> **Selected passage**:
※
# GH frag 176-191 reconstitution, cycle length and dosage help!!



## Thick500 (Jul 4, 2011)

New to the board here, just placed an order for 15mg of GH frag 176-191. Have read alot on it and thought I would throw it in to my cruise cycle (250mg test cyp) to shed some fat before my next blast. Ive mostly used alot of stimulants in the past and have lost more muscle than I would have liked so I'm going the peptide route this go round with a strict diet and some am cardio.

Current stats are 27 yo 5'11" 235lbs 12.9% BF. Gonna be on 250mg Test for the next 6-10 weeks, maybe throw in some var pretty soon aswell. Trying to diet to about 7% and may take up to 12 weeks from now to do it. Considering IGF, MGF, and GHRP6/CJC1295 a little further down the road. Havent decided when would be best to incorporate these, either the tail end of my cutter or thorwing them in my next blast/bulking cycle.

Ive read that reconstituting is best done with a .9% NaCl solution, that the peptide will last longer in this solution as opposed to just regular bac water? Was going to get some bac water with the sodium chloride if so.

Also, what dosage and cycle length would you guys recommend for my bodyweight and goals? Is 500mcg/day split into 3-4 dosages enough? thought I may start with that and increase if necessary?

Btw diet is A+ and will never be a concern, just 2 weeks into this cutter havent cut calories yet, just cleaned up where the calories are coming from mostly and have dropped about 4lbs so far. All calories are now coming from oatmeal, brown rice, sweet potatoes, any and all lean protein sources, and healthy fats with my low carb meals. Will drop carbs slightly or increase cardio every 2 weeks (alternating). Currently using a low, medium, high, super high approach with my carb intake. Low on off days (100-150g), medium on shoulder/trap or arm days, high on chest day, super high on back and leg days (not to exceed 500-600g). 

Now that you guys know most of my stats and diet, what suggestions do you have on the gh frag cycle? And best method for reconstitution?? I read that acetic acid is best for reconstituting but injection site will burn like hell, so im considering the NaCl bac water. Will it matter if the bac water has BA in it? Thanks so much for any and all feedback!!


----------



## Thick500 (Jul 6, 2011)

I cant get a response in 2 days??? Anyone know of a more active peptide board that I can get some help at?


----------



## Thick500 (Jul 7, 2011)

Seriously, this is not some futuristic peptide that nobody has ever used. Mods?? Can I please get some feedback.


----------



## Dedication (Jul 7, 2011)

Subbed for responses


----------
※
> **Data segment**:
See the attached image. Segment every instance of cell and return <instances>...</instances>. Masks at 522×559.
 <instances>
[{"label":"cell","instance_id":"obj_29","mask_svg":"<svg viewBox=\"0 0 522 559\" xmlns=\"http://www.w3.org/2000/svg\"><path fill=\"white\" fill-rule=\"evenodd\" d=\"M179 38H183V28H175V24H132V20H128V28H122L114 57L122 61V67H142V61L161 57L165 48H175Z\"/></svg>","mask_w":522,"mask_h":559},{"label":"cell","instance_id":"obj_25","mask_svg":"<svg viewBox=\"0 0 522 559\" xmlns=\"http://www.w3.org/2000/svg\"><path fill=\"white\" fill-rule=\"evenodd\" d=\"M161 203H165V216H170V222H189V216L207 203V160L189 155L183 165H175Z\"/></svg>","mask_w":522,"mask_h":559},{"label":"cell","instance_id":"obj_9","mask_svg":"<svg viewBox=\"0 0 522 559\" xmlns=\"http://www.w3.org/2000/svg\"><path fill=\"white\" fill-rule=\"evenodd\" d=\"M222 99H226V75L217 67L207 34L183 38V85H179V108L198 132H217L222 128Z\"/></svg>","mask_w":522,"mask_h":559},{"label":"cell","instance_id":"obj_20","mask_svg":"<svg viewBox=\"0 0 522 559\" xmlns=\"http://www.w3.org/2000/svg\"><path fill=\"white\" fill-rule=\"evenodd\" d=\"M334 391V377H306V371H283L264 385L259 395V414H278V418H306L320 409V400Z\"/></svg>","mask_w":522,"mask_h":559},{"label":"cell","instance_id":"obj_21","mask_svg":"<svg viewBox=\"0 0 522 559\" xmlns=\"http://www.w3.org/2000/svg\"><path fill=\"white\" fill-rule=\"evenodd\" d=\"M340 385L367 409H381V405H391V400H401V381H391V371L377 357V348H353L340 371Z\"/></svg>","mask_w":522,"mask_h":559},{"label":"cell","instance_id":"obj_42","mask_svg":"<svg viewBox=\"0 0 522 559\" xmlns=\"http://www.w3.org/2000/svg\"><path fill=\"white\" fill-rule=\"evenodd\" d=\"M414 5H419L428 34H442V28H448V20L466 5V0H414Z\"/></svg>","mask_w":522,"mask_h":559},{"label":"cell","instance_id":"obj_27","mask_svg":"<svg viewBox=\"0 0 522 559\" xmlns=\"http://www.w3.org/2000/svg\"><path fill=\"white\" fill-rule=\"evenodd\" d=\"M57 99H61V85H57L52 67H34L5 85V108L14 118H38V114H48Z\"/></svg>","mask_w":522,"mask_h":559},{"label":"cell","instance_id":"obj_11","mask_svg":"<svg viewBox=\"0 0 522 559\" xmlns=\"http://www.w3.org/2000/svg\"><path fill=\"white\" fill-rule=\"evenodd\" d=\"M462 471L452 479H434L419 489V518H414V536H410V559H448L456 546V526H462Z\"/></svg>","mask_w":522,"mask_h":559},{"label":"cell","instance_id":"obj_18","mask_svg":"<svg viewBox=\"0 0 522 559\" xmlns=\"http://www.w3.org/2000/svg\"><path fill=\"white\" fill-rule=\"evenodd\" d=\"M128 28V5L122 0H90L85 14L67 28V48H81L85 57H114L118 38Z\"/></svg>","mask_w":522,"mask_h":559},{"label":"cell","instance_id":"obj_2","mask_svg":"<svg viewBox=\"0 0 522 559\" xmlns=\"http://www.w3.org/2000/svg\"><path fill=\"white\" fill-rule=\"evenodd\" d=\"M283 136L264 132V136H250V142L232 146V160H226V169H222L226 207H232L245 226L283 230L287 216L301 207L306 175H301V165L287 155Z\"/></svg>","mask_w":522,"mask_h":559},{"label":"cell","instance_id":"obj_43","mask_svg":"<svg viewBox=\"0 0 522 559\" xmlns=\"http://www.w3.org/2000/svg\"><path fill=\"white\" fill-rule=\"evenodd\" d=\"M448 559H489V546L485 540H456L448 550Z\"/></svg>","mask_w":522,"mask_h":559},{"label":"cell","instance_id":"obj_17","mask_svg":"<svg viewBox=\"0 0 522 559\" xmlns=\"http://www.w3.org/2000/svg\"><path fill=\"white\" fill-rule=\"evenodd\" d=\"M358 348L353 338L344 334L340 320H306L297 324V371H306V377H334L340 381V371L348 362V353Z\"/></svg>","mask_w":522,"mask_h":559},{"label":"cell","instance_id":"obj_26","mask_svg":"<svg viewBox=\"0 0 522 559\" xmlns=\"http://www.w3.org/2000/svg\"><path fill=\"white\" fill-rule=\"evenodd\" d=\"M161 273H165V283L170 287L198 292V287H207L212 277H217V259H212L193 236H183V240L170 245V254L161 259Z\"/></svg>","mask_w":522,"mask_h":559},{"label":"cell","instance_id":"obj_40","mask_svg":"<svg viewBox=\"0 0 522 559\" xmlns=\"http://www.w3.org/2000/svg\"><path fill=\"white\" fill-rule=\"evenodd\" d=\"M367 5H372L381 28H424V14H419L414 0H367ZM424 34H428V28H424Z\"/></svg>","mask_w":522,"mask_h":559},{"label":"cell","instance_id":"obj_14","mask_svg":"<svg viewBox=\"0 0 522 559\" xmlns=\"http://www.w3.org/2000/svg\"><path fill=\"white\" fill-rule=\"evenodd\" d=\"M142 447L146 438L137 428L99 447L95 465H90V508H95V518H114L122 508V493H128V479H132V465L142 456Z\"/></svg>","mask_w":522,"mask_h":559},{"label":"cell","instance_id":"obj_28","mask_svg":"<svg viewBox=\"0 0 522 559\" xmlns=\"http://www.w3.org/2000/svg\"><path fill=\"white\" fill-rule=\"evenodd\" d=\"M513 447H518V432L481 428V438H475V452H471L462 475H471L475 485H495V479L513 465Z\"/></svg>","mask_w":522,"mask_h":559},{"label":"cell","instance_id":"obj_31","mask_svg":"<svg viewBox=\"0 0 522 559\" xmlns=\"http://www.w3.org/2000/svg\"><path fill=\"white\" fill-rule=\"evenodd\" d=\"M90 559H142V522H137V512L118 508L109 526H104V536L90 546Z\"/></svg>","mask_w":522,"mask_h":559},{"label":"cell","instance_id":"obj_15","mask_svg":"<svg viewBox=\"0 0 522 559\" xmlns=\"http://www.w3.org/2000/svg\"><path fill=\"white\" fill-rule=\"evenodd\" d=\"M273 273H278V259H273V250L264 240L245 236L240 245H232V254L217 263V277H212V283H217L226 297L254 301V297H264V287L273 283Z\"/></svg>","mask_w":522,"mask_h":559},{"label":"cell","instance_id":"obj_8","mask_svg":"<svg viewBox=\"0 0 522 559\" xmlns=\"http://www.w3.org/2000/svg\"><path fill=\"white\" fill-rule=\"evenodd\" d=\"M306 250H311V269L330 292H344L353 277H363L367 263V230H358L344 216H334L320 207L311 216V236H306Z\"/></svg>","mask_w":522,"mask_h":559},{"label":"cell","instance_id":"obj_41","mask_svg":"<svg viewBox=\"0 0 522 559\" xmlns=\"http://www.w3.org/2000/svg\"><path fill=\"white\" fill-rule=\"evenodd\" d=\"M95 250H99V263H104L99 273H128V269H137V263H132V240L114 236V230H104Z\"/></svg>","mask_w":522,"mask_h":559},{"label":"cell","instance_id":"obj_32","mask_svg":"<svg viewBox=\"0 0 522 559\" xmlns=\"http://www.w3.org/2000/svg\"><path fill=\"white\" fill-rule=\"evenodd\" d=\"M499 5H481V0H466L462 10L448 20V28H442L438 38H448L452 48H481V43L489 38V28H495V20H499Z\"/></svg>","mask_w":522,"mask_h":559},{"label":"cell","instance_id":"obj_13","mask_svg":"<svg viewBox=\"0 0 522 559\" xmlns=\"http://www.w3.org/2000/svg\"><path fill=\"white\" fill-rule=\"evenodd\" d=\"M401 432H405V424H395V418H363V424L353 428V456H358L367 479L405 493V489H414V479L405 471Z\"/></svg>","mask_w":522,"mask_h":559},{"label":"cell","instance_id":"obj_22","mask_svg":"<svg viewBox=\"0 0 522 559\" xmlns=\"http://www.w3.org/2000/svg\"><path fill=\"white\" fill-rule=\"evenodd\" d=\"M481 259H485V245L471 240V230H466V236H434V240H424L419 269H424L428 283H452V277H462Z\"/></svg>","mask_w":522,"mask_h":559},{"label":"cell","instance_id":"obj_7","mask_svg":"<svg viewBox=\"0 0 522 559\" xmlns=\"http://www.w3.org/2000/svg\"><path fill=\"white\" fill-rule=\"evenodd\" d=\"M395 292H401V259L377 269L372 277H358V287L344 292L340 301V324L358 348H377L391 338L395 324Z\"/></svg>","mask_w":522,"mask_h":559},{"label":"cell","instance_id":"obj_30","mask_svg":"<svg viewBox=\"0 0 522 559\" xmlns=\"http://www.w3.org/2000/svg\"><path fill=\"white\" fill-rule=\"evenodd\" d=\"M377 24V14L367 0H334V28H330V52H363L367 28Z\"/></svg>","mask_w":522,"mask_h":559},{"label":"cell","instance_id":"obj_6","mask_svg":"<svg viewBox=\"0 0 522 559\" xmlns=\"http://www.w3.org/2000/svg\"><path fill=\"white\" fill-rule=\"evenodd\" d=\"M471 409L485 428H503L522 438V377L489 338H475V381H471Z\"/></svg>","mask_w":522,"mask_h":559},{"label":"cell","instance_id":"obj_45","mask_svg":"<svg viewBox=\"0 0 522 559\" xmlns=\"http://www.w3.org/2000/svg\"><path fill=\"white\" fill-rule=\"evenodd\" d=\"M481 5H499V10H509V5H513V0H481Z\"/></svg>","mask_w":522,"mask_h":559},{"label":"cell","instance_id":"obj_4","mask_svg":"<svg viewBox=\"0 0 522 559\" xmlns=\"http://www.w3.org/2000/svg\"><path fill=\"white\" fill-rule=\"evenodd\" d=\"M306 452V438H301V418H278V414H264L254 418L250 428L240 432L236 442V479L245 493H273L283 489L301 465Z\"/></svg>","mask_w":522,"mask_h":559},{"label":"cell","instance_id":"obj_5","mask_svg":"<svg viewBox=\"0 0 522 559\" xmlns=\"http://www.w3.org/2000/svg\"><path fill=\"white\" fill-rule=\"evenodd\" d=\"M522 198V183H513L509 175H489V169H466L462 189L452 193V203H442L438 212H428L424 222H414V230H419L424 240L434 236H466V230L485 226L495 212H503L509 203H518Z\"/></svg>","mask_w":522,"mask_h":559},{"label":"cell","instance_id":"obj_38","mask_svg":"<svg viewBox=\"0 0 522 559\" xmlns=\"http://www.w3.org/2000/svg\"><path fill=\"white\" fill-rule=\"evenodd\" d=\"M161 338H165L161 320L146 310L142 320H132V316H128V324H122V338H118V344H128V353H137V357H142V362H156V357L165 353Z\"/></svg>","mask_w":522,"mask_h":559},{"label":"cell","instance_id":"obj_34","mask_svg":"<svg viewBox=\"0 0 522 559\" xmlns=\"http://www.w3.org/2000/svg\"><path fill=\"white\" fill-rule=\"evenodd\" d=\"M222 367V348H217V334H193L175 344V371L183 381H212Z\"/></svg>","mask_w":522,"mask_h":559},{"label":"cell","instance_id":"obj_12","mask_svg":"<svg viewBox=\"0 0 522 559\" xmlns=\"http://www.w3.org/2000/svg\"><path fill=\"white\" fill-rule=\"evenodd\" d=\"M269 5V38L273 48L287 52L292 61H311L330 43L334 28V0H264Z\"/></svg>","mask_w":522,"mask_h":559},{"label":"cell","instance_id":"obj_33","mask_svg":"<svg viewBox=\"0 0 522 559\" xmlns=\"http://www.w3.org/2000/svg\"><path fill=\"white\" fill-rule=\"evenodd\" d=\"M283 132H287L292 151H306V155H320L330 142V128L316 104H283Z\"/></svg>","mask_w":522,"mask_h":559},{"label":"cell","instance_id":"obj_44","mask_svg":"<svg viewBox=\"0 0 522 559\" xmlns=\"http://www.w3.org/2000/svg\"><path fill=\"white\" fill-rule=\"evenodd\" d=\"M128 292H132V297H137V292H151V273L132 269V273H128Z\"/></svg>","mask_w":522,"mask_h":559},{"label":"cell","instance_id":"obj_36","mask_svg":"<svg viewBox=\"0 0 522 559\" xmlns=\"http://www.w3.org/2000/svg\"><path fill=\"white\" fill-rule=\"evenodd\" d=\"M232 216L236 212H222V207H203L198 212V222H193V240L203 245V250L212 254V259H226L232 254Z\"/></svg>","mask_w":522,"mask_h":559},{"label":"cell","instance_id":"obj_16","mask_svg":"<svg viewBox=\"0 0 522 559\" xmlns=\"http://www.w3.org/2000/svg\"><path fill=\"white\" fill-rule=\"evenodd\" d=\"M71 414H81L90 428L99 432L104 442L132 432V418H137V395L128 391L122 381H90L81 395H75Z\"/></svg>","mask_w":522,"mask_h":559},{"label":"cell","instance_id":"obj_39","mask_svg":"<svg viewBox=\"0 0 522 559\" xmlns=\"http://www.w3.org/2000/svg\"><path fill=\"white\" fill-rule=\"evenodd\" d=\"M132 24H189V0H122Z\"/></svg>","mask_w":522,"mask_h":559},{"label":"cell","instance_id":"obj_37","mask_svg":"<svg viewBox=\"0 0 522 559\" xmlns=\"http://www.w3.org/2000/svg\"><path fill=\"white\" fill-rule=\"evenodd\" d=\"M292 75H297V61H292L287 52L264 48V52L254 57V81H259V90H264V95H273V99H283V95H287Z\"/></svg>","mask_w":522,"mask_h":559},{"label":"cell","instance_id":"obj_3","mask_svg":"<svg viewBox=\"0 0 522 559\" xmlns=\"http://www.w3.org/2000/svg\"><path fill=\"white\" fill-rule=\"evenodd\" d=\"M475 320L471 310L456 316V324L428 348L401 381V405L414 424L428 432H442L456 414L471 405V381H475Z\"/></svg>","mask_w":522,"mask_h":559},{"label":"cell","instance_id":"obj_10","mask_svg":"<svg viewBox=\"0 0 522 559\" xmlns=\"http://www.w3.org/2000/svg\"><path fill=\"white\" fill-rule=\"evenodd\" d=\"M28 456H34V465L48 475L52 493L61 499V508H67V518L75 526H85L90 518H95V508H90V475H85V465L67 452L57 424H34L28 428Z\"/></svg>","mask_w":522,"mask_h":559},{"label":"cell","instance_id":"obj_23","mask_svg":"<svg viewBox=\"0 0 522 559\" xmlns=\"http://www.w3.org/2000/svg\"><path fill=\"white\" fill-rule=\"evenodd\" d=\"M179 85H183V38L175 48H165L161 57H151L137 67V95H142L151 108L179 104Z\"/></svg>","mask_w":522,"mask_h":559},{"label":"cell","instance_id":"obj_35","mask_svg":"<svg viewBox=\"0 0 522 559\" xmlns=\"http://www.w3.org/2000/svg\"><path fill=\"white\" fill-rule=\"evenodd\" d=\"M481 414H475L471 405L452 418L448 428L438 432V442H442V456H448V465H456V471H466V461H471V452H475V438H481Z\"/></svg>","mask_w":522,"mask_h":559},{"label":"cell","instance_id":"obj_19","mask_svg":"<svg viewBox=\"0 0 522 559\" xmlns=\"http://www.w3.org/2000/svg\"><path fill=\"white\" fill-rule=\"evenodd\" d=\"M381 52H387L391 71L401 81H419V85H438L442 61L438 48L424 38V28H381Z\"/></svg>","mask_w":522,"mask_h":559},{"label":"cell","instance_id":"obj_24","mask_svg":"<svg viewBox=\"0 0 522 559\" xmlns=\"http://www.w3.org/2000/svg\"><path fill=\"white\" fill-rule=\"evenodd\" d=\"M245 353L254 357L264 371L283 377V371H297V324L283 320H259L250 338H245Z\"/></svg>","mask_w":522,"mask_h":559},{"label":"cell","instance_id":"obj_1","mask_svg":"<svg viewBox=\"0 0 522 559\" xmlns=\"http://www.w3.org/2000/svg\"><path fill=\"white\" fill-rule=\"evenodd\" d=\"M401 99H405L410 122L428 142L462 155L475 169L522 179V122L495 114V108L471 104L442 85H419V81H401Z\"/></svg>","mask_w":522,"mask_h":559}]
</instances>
※
> **Exercise description**:
Reproduce word for word the stretch of the forum thread on GH frag 176-191 from "## Thick500 (Jul 4, 2011)" through "some am cardio.". The material has no connection to the forum thread.

> **Task output**:
## Thick500 (Jul 4, 2011)

New to the board here, just placed an order for 15mg of GH frag 176-191. Have read alot on it and thought I would throw it in to my cruise cycle (250mg test cyp) to shed some fat before my next blast. Ive mostly used alot of stimulants in the past and have lost more muscle than I would have liked so I'm going the peptide route this go round with a strict diet and some am cardio.